**ACTION ITEM**
Read the lines of the data below and retrieve those with "elements".

Collected data

++++

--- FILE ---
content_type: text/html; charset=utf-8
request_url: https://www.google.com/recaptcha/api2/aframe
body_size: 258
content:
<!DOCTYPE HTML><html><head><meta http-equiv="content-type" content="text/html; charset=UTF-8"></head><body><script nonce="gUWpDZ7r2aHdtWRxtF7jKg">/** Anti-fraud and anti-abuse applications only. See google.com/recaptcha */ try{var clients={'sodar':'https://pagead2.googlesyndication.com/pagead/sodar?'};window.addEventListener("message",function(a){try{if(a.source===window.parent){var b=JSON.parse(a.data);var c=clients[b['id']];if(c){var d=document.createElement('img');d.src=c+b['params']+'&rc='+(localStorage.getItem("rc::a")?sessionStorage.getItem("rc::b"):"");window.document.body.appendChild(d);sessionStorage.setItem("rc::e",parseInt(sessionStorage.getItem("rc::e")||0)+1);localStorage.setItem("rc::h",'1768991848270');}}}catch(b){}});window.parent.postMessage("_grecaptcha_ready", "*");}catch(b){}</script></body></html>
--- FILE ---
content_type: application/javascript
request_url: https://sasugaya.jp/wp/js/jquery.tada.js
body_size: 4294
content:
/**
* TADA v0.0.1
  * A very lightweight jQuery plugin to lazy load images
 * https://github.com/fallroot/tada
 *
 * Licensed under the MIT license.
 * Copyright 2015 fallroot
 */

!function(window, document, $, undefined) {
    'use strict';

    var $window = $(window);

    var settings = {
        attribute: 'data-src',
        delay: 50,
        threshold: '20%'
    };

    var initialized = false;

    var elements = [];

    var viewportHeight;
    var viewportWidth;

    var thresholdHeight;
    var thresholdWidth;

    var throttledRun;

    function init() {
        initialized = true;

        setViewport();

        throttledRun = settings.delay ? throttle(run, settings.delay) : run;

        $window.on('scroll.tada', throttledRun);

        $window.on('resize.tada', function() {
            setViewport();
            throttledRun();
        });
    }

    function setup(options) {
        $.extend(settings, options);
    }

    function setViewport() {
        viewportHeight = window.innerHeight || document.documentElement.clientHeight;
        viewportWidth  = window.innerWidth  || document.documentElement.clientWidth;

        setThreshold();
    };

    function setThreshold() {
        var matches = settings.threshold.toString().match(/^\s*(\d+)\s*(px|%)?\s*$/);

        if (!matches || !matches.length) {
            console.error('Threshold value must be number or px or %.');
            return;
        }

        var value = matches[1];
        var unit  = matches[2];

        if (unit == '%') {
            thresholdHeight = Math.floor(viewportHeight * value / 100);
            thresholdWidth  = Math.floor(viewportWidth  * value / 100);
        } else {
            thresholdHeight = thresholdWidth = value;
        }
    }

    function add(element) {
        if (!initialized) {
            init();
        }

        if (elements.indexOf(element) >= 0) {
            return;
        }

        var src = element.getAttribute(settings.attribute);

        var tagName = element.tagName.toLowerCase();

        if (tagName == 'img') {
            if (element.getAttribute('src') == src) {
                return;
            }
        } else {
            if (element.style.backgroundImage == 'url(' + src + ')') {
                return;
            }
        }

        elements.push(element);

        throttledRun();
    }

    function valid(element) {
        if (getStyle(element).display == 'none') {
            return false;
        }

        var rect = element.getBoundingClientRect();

++++

**RESULT FOR THIS TASK**
    var elements = [];
        if (elements.indexOf(element) >= 0) {
        elements.push(element);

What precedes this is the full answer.